EXERCISE MATERIALS:
■ ■ ■ ■

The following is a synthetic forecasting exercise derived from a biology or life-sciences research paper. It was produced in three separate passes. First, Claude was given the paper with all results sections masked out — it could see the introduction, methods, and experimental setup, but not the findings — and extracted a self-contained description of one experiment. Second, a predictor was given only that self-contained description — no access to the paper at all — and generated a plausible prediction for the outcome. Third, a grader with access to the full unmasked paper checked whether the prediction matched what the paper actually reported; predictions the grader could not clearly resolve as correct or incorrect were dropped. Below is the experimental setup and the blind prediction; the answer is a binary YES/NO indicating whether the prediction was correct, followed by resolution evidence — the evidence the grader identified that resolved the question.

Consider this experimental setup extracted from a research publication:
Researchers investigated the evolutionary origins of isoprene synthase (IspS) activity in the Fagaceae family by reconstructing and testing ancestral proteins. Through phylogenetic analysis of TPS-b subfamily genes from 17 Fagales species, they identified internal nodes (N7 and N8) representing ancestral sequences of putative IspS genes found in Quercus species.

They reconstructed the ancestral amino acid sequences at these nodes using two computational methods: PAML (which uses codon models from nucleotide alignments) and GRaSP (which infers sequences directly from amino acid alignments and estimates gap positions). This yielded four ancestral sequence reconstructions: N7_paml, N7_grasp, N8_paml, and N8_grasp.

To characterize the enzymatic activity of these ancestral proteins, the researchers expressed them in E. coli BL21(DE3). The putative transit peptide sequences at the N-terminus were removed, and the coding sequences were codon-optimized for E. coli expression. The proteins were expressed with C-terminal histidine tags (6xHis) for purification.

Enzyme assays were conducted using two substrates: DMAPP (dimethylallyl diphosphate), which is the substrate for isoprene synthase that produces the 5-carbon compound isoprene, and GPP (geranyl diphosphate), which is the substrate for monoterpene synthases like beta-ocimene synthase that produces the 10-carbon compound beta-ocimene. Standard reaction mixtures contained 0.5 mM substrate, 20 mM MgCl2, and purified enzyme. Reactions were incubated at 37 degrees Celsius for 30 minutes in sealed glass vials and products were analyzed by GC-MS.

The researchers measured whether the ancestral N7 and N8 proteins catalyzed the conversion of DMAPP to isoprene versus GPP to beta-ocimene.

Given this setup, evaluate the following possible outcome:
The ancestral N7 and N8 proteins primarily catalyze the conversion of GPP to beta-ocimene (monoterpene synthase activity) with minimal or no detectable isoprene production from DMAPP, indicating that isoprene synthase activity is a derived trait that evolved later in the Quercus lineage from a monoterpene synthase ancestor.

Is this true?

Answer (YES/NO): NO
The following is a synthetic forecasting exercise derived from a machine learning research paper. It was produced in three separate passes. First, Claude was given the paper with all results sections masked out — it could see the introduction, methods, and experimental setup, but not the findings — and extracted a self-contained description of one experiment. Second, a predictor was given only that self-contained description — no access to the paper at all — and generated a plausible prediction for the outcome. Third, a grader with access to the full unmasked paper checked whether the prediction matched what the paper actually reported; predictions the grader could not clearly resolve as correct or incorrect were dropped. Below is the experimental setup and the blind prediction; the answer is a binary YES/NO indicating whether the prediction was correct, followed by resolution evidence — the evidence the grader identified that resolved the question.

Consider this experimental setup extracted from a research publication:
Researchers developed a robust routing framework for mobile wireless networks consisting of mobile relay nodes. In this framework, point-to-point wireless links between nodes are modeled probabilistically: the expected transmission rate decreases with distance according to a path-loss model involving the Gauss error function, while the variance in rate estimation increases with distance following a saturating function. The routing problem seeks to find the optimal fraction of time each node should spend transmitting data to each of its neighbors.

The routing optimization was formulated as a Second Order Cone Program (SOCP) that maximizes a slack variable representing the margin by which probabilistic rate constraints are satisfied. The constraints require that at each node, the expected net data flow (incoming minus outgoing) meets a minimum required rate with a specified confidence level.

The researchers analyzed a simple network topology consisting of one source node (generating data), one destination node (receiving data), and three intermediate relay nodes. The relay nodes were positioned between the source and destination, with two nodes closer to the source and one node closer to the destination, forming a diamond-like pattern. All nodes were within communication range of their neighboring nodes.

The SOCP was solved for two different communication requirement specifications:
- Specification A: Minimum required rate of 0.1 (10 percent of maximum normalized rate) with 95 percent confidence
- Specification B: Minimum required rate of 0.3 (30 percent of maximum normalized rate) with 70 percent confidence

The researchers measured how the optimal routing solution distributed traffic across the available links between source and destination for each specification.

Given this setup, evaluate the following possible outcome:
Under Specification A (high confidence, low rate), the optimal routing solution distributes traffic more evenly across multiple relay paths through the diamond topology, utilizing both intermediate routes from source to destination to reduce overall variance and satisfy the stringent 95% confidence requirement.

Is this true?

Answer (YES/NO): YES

■ ■ ■ ■

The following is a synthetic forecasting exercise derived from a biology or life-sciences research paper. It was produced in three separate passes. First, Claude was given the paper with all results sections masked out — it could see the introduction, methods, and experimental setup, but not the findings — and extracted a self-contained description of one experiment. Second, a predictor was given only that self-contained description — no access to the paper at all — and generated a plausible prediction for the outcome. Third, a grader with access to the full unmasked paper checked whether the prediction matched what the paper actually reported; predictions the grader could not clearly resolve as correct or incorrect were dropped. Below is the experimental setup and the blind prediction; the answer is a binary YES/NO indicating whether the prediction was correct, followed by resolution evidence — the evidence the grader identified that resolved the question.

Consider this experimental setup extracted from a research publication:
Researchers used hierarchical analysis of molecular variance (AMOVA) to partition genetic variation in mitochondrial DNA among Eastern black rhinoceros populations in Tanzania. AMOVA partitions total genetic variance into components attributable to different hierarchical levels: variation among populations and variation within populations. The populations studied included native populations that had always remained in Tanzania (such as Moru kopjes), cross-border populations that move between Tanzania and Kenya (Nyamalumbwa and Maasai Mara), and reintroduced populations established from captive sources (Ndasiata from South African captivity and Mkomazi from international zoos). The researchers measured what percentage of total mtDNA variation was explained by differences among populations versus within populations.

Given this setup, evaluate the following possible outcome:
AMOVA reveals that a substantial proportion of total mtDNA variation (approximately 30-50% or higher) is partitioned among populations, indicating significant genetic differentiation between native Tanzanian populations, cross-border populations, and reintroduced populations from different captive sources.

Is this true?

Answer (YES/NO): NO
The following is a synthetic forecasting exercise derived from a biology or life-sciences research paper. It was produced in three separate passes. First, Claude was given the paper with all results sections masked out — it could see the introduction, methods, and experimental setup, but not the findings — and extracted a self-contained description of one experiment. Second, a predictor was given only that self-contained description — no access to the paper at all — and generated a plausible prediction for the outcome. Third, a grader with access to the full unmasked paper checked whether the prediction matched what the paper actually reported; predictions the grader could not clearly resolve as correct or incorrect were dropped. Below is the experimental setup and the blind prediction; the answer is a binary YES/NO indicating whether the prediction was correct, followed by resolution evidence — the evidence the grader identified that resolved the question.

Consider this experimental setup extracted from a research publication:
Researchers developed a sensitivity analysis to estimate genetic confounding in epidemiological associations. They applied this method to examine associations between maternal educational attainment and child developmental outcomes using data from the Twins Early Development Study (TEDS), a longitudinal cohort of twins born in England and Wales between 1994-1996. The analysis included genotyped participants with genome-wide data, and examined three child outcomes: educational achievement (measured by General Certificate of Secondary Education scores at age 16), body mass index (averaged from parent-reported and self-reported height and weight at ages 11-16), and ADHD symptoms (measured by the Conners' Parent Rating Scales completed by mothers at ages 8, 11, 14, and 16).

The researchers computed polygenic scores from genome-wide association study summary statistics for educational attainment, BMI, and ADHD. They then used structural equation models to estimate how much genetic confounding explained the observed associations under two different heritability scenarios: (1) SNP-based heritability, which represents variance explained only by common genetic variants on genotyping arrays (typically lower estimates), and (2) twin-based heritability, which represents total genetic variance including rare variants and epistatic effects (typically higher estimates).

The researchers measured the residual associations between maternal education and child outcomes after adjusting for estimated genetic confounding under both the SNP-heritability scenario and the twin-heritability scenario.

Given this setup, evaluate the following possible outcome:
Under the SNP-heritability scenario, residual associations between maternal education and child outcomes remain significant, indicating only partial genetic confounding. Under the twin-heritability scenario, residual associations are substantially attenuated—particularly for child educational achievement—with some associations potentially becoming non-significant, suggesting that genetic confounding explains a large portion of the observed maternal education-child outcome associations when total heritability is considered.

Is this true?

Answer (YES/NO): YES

■ ■ ■ ■

TRY IT: Count how many lines above carry the word "maximum". Only the number is required.

RESULT: 2